Ok, I see, so in other words the AGI doesn’t have the ability to write an arbitrary function in the base programming language and call it, it has a fixed code base and has to simulate that function using its existing code. However I think the AGI can still win a race against a straightforward “predict accurately” algorithm, because it can to two things. 1) Include the most important inner loops of the “predict accurately” algorithm as functions in its own code to minimize the relative slowdown (this is not a decision by the AGI but just a matter of which AGI ends up having the highest posterior) and 2) keep finding improvements to its own prediction algorithm so that it can eventually overtake any fixed prediction algorithm in accuracy which hopefully more than “pays for” the remaining slowdown that is incurred.
Let the AGI’s “predict accurately” algorithm be fixed.
What you call a sequence of improvements to the prediction algorithm, let’s just call that the prediction algorithm.
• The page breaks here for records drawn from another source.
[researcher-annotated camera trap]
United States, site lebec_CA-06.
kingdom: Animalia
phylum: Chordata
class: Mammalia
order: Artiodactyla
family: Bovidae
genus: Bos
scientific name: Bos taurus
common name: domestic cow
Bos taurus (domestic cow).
Imagine this to have as much or as little overhead as you like compared to what was previously conceptualized as “predict accurately.” I think this reconceptualization eliminates 2) as a concern, and if I’m understanding correctly, 1) is only able to mitigate slowdown, not overpower it.
Also I think 1) doesn’t work—maybe you came to this conclusion as well?
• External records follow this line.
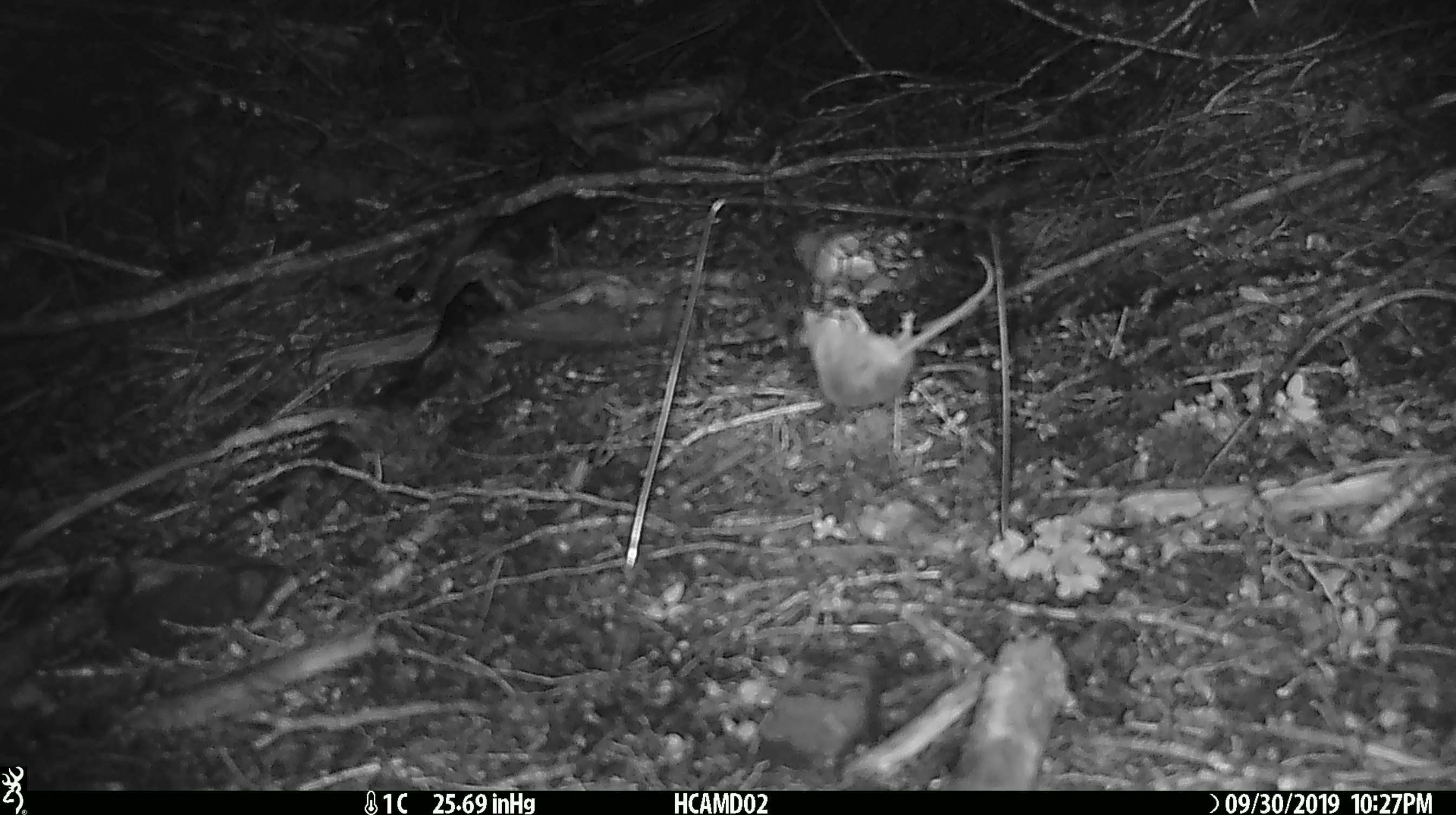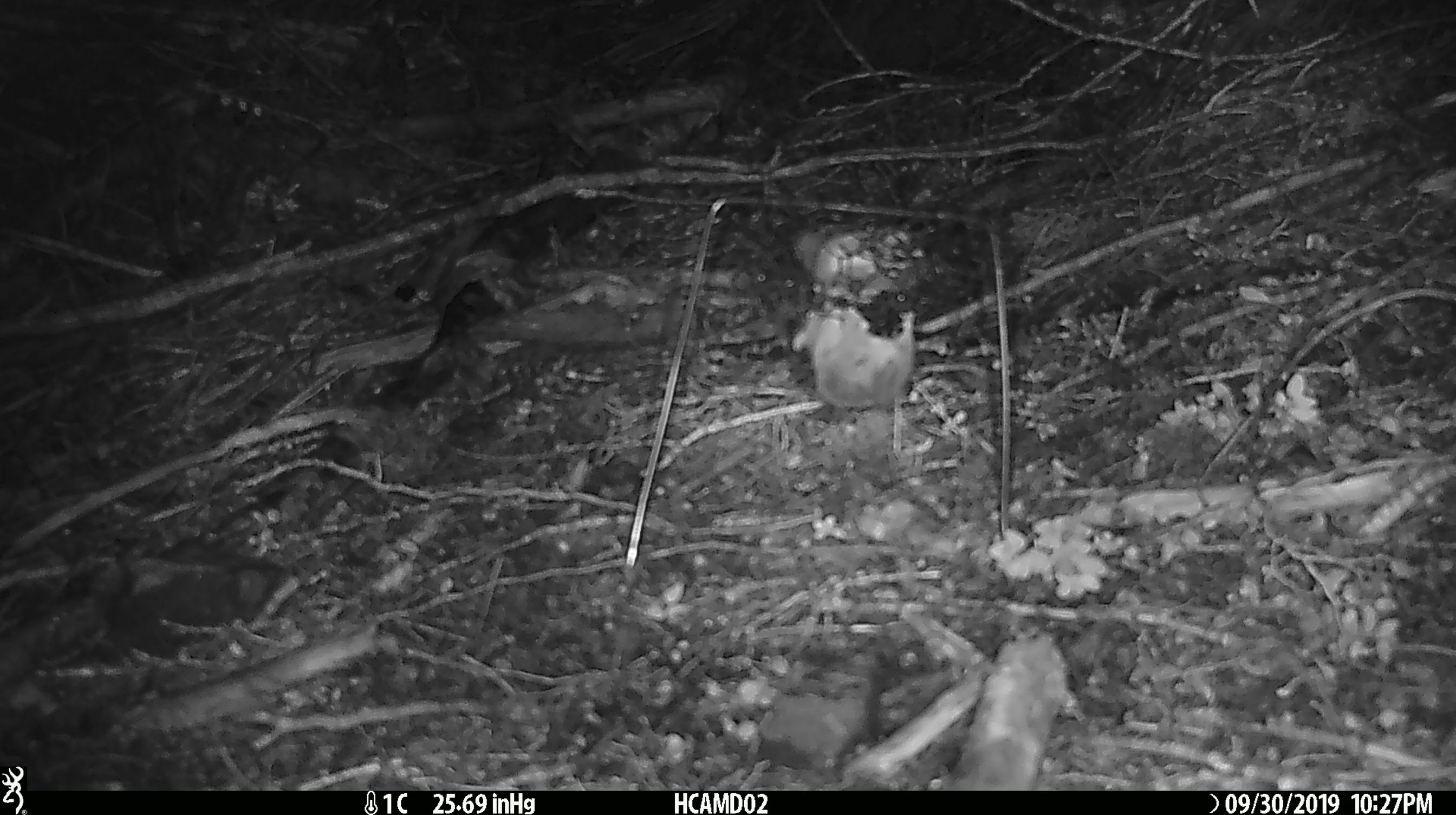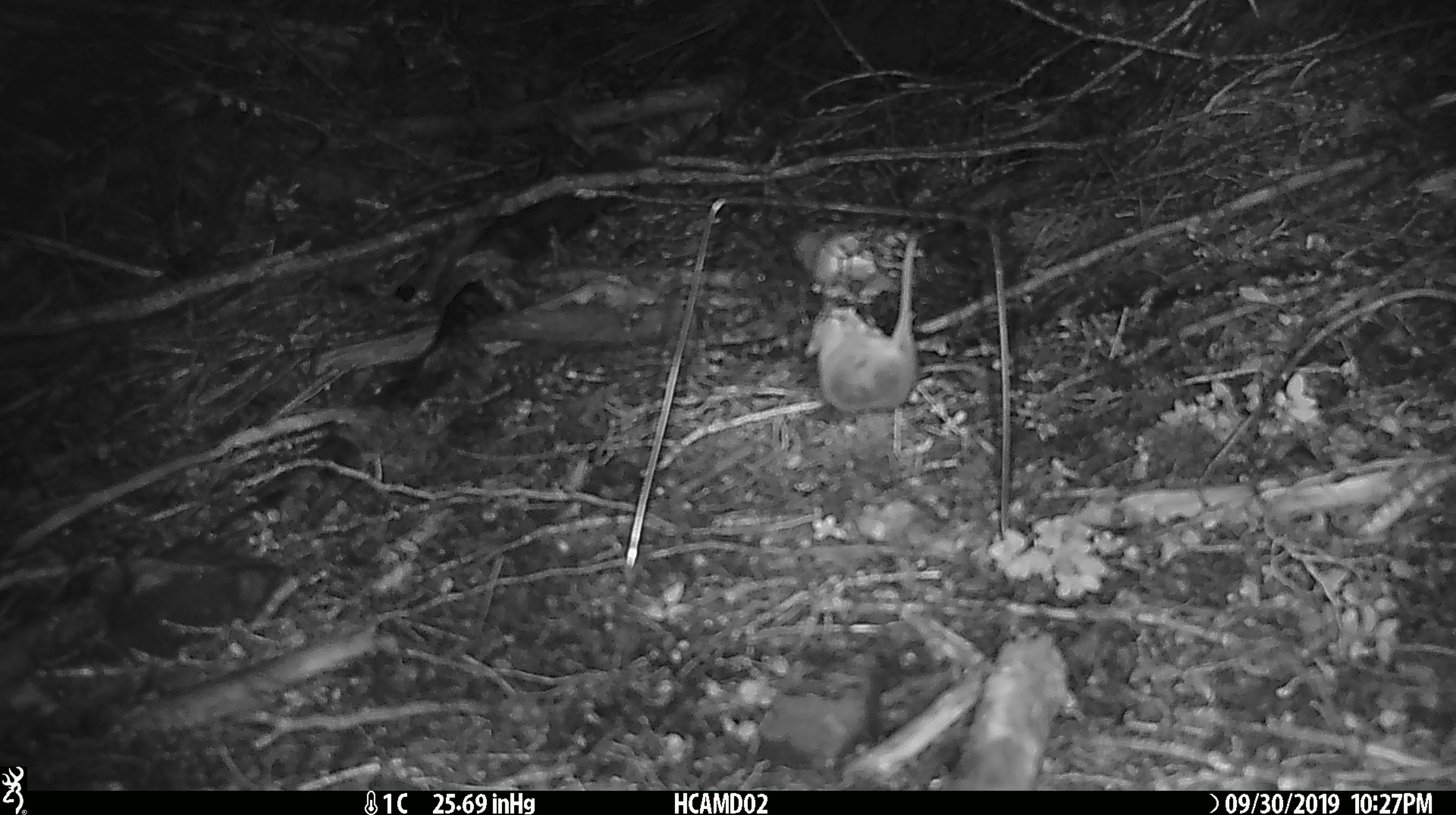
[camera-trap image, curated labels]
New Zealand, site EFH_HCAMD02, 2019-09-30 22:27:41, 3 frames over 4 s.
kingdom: Animalia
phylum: Chordata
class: Mammalia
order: Rodentia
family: Muridae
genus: Mus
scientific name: Mus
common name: mouse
Mouse (Mus).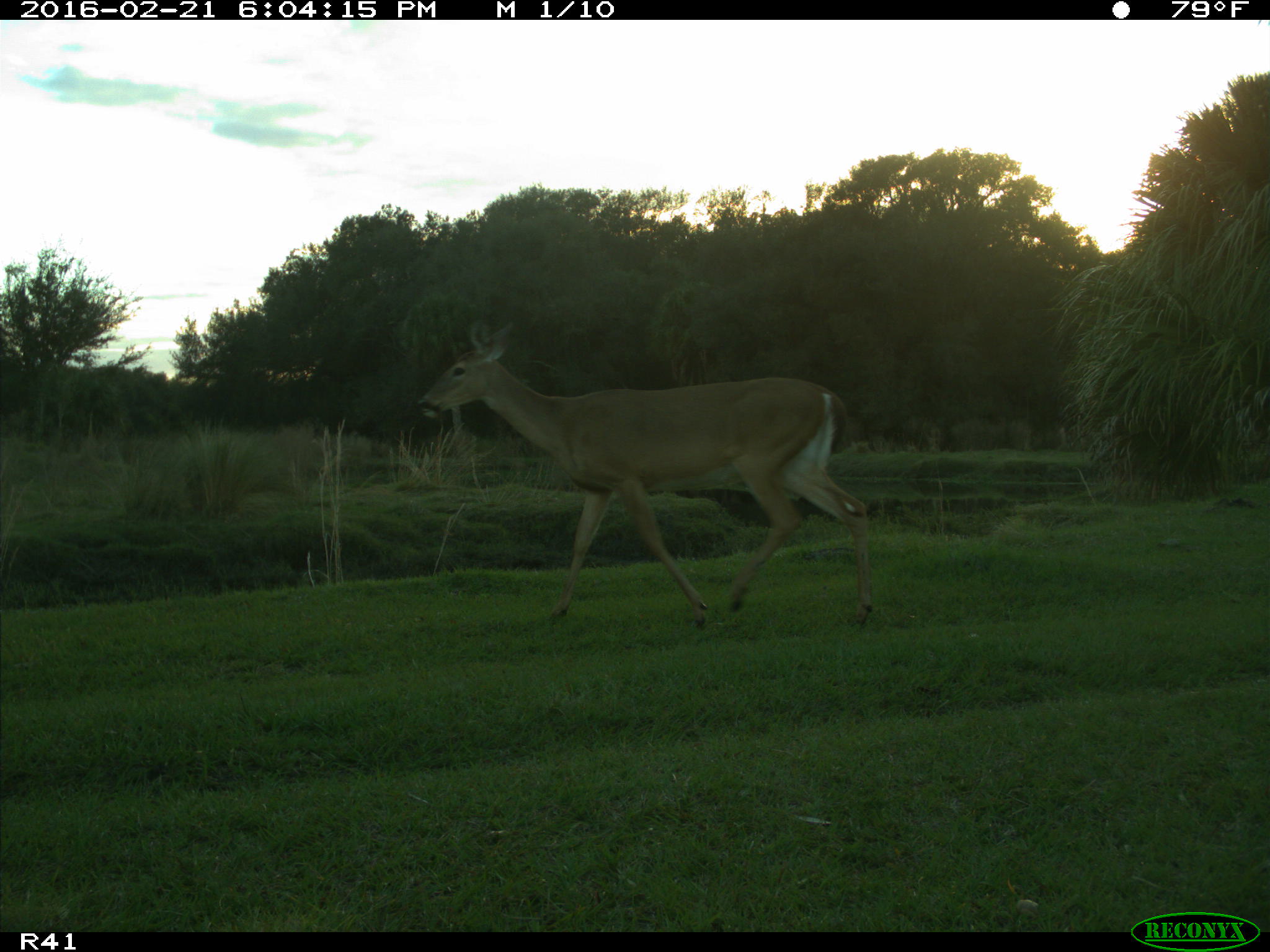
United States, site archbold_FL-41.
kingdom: Animalia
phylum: Chordata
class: Mammalia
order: Artiodactyla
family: Cervidae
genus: Odocoileus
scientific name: Odocoileus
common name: deer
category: unidentified deer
Suppose M is the C programming language, but in C there is no way to say “interpret this string as a C program and run it as fast as a native C program”.
But maybe you’re saying that doesn’t apply because:
(this is not a decision by the AGI but just a matter of which AGI ends up having the highest posterior)
I think this way throws off the contention that this AGI will have a short description length. One can imagine a sliding scale here. Short description, lots of overhead: a simple universe evolves life, aliens decide to run “predict accurately” + “treacherous turn”. Longer description, less overhead: an AGI that runs “predict accurately” + “treacherous turn.” Longer description, less overhead: an AGI with some of the subroutines involved already (conveniently) baked in to its architecture. Once all the subroutines are “baked into its architecture” you just have: the algorithm “predict accurately” + “treacherous turn”. And in this form, that has a longer description than just “predict accurately”.
I’ve made a case that the two endpoints in the trade-off are not problematic. I’ve argued (roughly) that one reduces computational overhead by doing things that dissociate the naturalness of describing “predict accurately” and “treacherous turn” all at once. This goes back to the general principle I proposed above: “The more general a system is, the less well it can do any particular task.” The only thing I feel like I can still do is argue against particular points in the trade-off that you think are likely to cause trouble. Can you point me to an exact inner loop that can be native to an AGI that would cause this to fall outside of this trend? To frame this case, the Turing machine description must specify [AGI + a routine that it can call]--sort of like a brain-computer interface, where the AGI is the brain and the fast routine is the computer.
Ok, I see, so in other words the AGI doesn’t have the ability to write an arbitrary function in the base programming language and call it, it has a fixed code base and has to simulate that function using its existing code. However I think the AGI can still win a race against a straightforward “predict accurately” algorithm, because it can to two things. 1) Include the most important inner loops of the “predict accurately” algorithm as functions in its own code to minimize the relative slowdown (this is not a decision by the AGI but just a matter of which AGI ends up having the highest posterior) and 2) keep finding improvements to its own prediction algorithm so that it can eventually overtake any fixed prediction algorithm in accuracy which hopefully more than “pays for” the remaining slowdown that is incurred.
Let the AGI’s “predict accurately” algorithm be fixed.
What you call a sequence of improvements to the prediction algorithm, let’s just call that the prediction algorithm. Imagine this to have as much or as little overhead as you like compared to what was previously conceptualized as “predict accurately.” I think this reconceptualization eliminates 2) as a concern, and if I’m understanding correctly, 1) is only able to mitigate slowdown, not overpower it.
Also I think 1) doesn’t work—maybe you came to this conclusion as well?
But maybe you’re saying that doesn’t apply because:
I think this way throws off the contention that this AGI will have a short description length. One can imagine a sliding scale here. Short description, lots of overhead: a simple universe evolves life, aliens decide to run “predict accurately” + “treacherous turn”. Longer description, less overhead: an AGI that runs “predict accurately” + “treacherous turn.” Longer description, less overhead: an AGI with some of the subroutines involved already (conveniently) baked in to its architecture. Once all the subroutines are “baked into its architecture” you just have: the algorithm “predict accurately” + “treacherous turn”. And in this form, that has a longer description than just “predict accurately”.
You only have to bake in the innermost part of one loop in order to get almost all the computational savings.
I’ve made a case that the two endpoints in the trade-off are not problematic. I’ve argued (roughly) that one reduces computational overhead by doing things that dissociate the naturalness of describing “predict accurately” and “treacherous turn” all at once. This goes back to the general principle I proposed above: “The more general a system is, the less well it can do any particular task.” The only thing I feel like I can still do is argue against particular points in the trade-off that you think are likely to cause trouble. Can you point me to an exact inner loop that can be native to an AGI that would cause this to fall outside of this trend? To frame this case, the Turing machine description must specify [AGI + a routine that it can call]--sort of like a brain-computer interface, where the AGI is the brain and the fast routine is the computer.
(I actually have a more basic confusion, started a new thread.)